Hey guys, I am in the process of buying a new horse, we have both agreed on the price, and are just in the process of working out trailering details. When I talked to the owner, she had a bill of sale written up already, and I told her that I was underage (17) and didn't now if legally I could sign it or if I needed to get my parents to sign. 

My parents are not horse people, and they are quite busy so I'd be nearly impossible for them to find a time drive a few hours to this horse just to sign a piece of paper and go home, though I did say I would ask them if really needed. 

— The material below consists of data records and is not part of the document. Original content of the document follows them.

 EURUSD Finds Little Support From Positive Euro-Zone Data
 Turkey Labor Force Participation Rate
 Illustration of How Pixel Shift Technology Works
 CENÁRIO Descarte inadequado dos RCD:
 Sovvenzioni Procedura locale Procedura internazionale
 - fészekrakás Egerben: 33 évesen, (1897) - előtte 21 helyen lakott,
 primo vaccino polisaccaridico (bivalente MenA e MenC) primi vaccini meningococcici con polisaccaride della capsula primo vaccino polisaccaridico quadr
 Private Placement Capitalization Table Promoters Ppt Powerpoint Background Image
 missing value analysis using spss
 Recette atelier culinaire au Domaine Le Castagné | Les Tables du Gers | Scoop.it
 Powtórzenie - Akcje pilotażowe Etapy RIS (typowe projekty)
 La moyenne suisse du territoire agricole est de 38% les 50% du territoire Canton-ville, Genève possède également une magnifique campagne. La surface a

My question is, if both parties know that I am under 18, and have agreed that my signature is fine for the bill of sale, from a legal stand point, will the bill of sale be binding (is that the right word?) if something was to happen? 

Thanks


----------



## mls (Nov 28, 2006)

What is the law in your state for age of a binding contract?


----------



## Lonannuniel (Jun 13, 2008)

mls said:


> What is the law in your state for age of a binding contract?


I'm in Alberta, Canada

and I haven't looked that up! good idea! I was trying to find out livestock laws in Alberta as opposed to contract specific laws. Thanks!


----------



## Joe4d (Sep 1, 2011)

gonna depend on where you live. In Virginia you cant own anything until you are 18. So I would assume you cant sign a contract either. Of course possesion is 9/10ths of the law,,, if she has your money and you have the horse, not gonna make alot of difference if it is just a you take horse I keep money bill of sale. If their are conditions or trial periods or payment plans or something like that then it could get stciky. Really the only thing you need is HER legal signature as proof you didnt steal the horse.


----------



## Saskia (Aug 26, 2009)

Strictly speaking, legally it would be best if your parents sign it to. 

Although generally when I have bought a horse all I need really is their signature. I draw up a bill of sale and they sign it, I give them the money and take the bill and horse back with me, and I put my signature on there whenever I want. 

They don't really need proof they have sold it, you just need proof you own it. In these circumstances, you can just take it home and your parents can sign it there. If both parties want a contract or something, then you can always take both copies with you and post them back out.


----------